En attribuant les droits TV de diffusion de la Ligue des Champions à Canal Plus et à beInSports pour les saisons 2021 à 2024 , l’UEFA a de nouveau rabattu les cartes dans l’audiovisuel sportif. Avec des montants records à la clé (375 millions d’Euros par saison) qui ne présagent rien de bon pour les téléspectateurs et pour les chaînes qu’elles soient élues ou vaincues.
Canal +, de retour de l’enfer
Boudée par les jeunes qui lui préfèrent Netflix et privée à partir de la saison prochaine de la Ligue 1, la chaîne cryptée jouait très gros avec l’appel d’offres de l’UEFA. Soit elle revenait dans le jeu en gagnant le droit de rediffuser l’épreuve européenne reine, dont elle avait perdu les droits au profit de RMC Sport en 2018, soit elle encaissait un nouvel uppercut dans sa stratégie de reconquête d’abonnés après avoir vu partir un million de clients entre 2016 et 2018. Canal s’en sort donc bien en obtenant la retransmission de la rencontre de son choix le mardi et le mercredi.
C’est un ouf de soulagement pour la chaîne du groupe Bolloré qui devra toutefois traverser une nouvelle zone de turbulence ces 18 prochains mois. En effet, en dehors du championnat anglais, la chaîne dirigée par Maxime Saada ne proposera plus de football à ses abonnés avant la saison 2021-2022 et devra subir à partir du printemps prochain l’arrivée de la plateforme Disney+ qui devrait séduire les plus jeunes et leurs parents.
La fin pour RMC Sport ?
Nouvelle venue sur la scène des diffuseurs d’événements sportifs il y a à peine quinze mois, RMC Sport a quasiment tout perdu hier suite à la décision de l’UEFA de lui préférer le duo Canal-beIN. Il faut dire que la stratégie du groupe Altice (propriétaire de SFR et de RMC Sport) d’acquérir des contenus (notamment le foot, produit le plus populaire) pour séduire des abonnés telecom sur SFR s’avère extrêmement coûteuse.
Si Altice revendique 2 millions d’abonnés pour RMC Sport, cette conquête s’est faite à prix très fort (315 millions d’Euros payés par an pour la diffusion de la C1 entre 2018 et 2021) et est loin d’être rentabilisée (200 millions d’Euros de pertes estimées par an). L’avenir s’annonce donc très incertain pour la chaîne sport du groupe de Patrick Drahi, qui devra se contenter en théorie à partir de 2021 de matches du championnat anglais co-diffusé avec Canal +.
Mediapro déjà en sursis ?
L’horizon s’est également obscurci pour Mediapro, le futur diffuseur de la Ligue 1 à partir de l’été 2020. Prétendant aux droits de retransmission de la Champions’ League, le groupe espagnol révait de proposer le combo magique L1 et C1 à ses abonnés français. De quoi à la fois animer sa grille de programme toute la semaine et justifier le montant d’un abonnement proche de 25€ par mois à ses futurs clients. Avec le seul championnat hexagonal dans son offre, son pouvoir de séduction en est devenu très restreint.

**Lignes:**
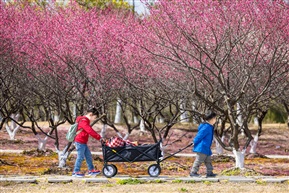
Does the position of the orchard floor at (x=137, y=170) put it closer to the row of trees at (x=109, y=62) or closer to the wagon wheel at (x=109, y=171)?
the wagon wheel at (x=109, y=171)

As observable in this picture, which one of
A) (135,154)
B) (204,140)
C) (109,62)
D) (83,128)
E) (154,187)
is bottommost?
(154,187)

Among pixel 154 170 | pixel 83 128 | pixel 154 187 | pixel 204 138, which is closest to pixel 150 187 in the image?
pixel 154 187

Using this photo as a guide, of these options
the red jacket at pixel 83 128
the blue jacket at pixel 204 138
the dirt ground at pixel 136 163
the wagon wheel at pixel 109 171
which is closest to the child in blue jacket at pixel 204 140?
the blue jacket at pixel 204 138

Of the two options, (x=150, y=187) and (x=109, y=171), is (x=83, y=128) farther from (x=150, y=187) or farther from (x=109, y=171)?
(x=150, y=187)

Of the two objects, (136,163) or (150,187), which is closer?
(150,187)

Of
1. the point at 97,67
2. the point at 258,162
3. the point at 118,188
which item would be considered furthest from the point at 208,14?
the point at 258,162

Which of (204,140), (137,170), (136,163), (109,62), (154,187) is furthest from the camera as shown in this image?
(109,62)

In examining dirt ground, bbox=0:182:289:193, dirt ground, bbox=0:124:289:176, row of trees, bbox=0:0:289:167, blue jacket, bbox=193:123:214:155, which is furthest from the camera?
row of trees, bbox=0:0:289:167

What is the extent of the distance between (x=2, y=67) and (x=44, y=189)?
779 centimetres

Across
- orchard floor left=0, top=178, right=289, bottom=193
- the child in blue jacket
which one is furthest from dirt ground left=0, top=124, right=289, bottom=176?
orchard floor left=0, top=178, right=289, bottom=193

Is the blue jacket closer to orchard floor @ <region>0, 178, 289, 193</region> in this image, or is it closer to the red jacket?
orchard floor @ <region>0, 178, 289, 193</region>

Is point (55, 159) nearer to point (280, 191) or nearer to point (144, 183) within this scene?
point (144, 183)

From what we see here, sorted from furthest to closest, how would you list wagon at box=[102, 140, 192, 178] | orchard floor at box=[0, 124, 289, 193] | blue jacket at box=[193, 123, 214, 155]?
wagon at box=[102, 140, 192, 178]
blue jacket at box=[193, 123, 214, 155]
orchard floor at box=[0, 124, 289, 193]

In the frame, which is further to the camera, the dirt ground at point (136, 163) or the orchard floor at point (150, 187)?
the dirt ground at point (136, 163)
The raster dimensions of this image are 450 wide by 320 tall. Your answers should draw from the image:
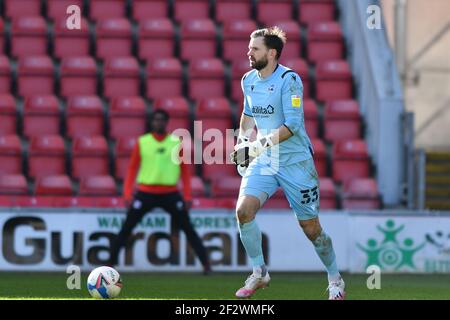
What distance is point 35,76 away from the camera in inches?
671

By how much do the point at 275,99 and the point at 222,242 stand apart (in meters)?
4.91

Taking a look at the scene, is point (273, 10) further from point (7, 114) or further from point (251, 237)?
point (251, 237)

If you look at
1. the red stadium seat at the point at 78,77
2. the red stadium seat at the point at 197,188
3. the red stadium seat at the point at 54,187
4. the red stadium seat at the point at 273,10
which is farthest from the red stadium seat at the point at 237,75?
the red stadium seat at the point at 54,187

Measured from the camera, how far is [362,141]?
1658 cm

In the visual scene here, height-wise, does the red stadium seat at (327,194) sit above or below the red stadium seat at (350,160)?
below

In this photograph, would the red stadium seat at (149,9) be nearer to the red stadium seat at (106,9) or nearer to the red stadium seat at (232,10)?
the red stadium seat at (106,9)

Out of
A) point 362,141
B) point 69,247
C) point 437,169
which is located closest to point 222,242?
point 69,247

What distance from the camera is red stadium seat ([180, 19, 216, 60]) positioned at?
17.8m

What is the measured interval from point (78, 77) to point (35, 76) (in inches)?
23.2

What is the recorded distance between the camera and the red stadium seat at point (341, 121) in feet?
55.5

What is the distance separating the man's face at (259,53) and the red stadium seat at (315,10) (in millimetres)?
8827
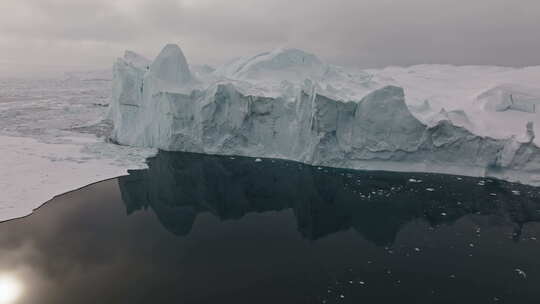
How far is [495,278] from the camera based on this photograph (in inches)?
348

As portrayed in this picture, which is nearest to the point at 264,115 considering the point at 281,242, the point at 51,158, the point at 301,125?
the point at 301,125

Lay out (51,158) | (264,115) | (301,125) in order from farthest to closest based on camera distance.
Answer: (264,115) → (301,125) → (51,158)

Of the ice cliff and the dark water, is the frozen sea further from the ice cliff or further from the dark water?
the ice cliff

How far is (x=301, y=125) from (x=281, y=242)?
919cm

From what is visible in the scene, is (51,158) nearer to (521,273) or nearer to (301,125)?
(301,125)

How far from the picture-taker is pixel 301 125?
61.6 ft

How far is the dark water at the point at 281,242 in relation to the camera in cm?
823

**Consignes:**
1. Traduisez en anglais cette phrase de l'article sur les droits TV de la Ligue des champions : « Canal s’en sort donc bien en obtenant la retransmission de la rencontre de son choix le mardi et le mercredi. »
2. Reprenez l'article sur les droits TV de la Ligue des champions à la suite de sa dernière phrase et poursuivez-le.
Ces lignes proviennent d'une autre source.

**Réponses dans l'ordre:**
1. Canal therefore comes out well by securing the broadcast of the match of its choice on Tuesday and Wednesday.

2.
Des montants records mais sans équilibre économique
Si le verdict de l’UEFA fait son lot d’heureux et de malheureux, il confirme également que le football est devenu un produit spéculatif dont la bulle est toujours plus proche d’exploser. Les 375 millions d’Euros que verseront par an Canal + et BeinSports pour la C1 s’ajouteront au futur 1,15 milliard d’Euros de Mediapro (avec Bein et Free) pour la Ligue 1, soit quasiment 1,5 milliard d’Euros dépensés par an en montant d’acquisition pour les deux principales compétitions de foot !
Ce montant est à la fois insensé (il représente 50€ par an par ménage français !) et sans aucune possibilité de rentabilité pour ses acquéreurs. Les accros de foot ne sont pas en mesure de suivre cet emballement, leur revenu moyen est très loin de suivre cette folle inflation et ne leur permet pas de s’abonner à tous les diffuseurs. Le report se fait alors sur Internet avec le développement du piratage, ce qui affaiblit les efforts de conquête des diffuseurs et leur objectif à terme de rentabilité.
Les chaînes semblent à terme dans une impasse en cherchant avant tout à valoriser leur investissement dans une logique de retenir leur base d’abonnés plutôt que de payer les compétitions à leur juste prix.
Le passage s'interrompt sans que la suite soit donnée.